Ecco un esempio: supponiamo di avere un'espressione lunga e tortuosa in cui è presente un numero spaventosamente elevato di variabili. La domanda a cui vuoi rispondere è quale combinazione di variabili rende l'espressione logicamente vera. E il modo convenzionale per risolverlo è con la forza bruta: prova ogni combinazione di variabile finché non trovi quella che funziona. Questa è dura.
La postselezione, tuttavia, rende la soluzione facile da trovare. Consenti semplicemente alle variabili di assumere qualsiasi valore a caso e quindi postseleziona a condizione che la risposta sia vera. Questo ignora automaticamente qualsiasi errore che emerga.
La postselezione è controversa perché porta a tutti i tipi di previsioni fantastiche sulla potenza dei computer quantistici. Nessuno è abbastanza sicuro se questo tipo di calcoli sia possibile o come ottenerli, ma la meccanica quantistica sembra consentirli.

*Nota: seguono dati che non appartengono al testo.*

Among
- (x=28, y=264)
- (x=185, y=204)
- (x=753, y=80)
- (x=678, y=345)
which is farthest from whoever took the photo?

Ora la post-selezione diventa ancora più strana grazie ad alcune nuove idee presentate da Seth Lloyd al Massachusetts Institute of Technology e da alcuni amici. Dicono che se combini la postselezione con un altro strano comportamento quantistico chiamato teletrasporto e puoi costruire una macchina del tempo.
Prima di esaminare come funziona questa idea, un rapido promemoria sul teletrasporto quantistico. Questo utilizza il fenomeno dell'entanglement per riprodurre in un punto dello spazio uno stato quantico che esisteva in precedenza in un altro punto dello spazio.
L'idea di Lloyd e cos è quella di utilizzare la postselezione per far sì che questo processo avvenga al contrario. La postselezione assicura che solo un certo tipo di stato possa essere teletrasportato. Questo pone immediatamente un limite allo stato in cui doveva trovarsi la particella originale prima di essere teletrasportata. In effetti, lo stato di questa particella è tornato indietro nel tempo.
La cosa sorprendente di questa macchina del tempo è che non è afflitta dai soliti paradossi del viaggio nel tempo, come il paradosso del nonno, in cui una particella viaggia indietro nel tempo e in qualche modo impedisce a se stessa di esistere in primo luogo.
La macchina del tempo di Lloyd aggira questo a causa della natura probabilistica della meccanica quantistica: tutto ciò che questa macchina del tempo consente può comunque accadere anche con probabilità finita, grazie a queste leggi probabilistiche.
Un'altra caratteristica interessante di questa macchina è che non richiede nessuna delle distorsioni dello spaziotempo su cui si basano le macchine del tempo tradizionali. In questi, il tessuto dello spaziotempo deve essere spietatamente attorcigliato in modo da consentire il viaggio nel tempo. Queste condizioni possono esistere negli ambienti estremi dell'universo come all'interno dei buchi neri, ma probabilmente non altrove.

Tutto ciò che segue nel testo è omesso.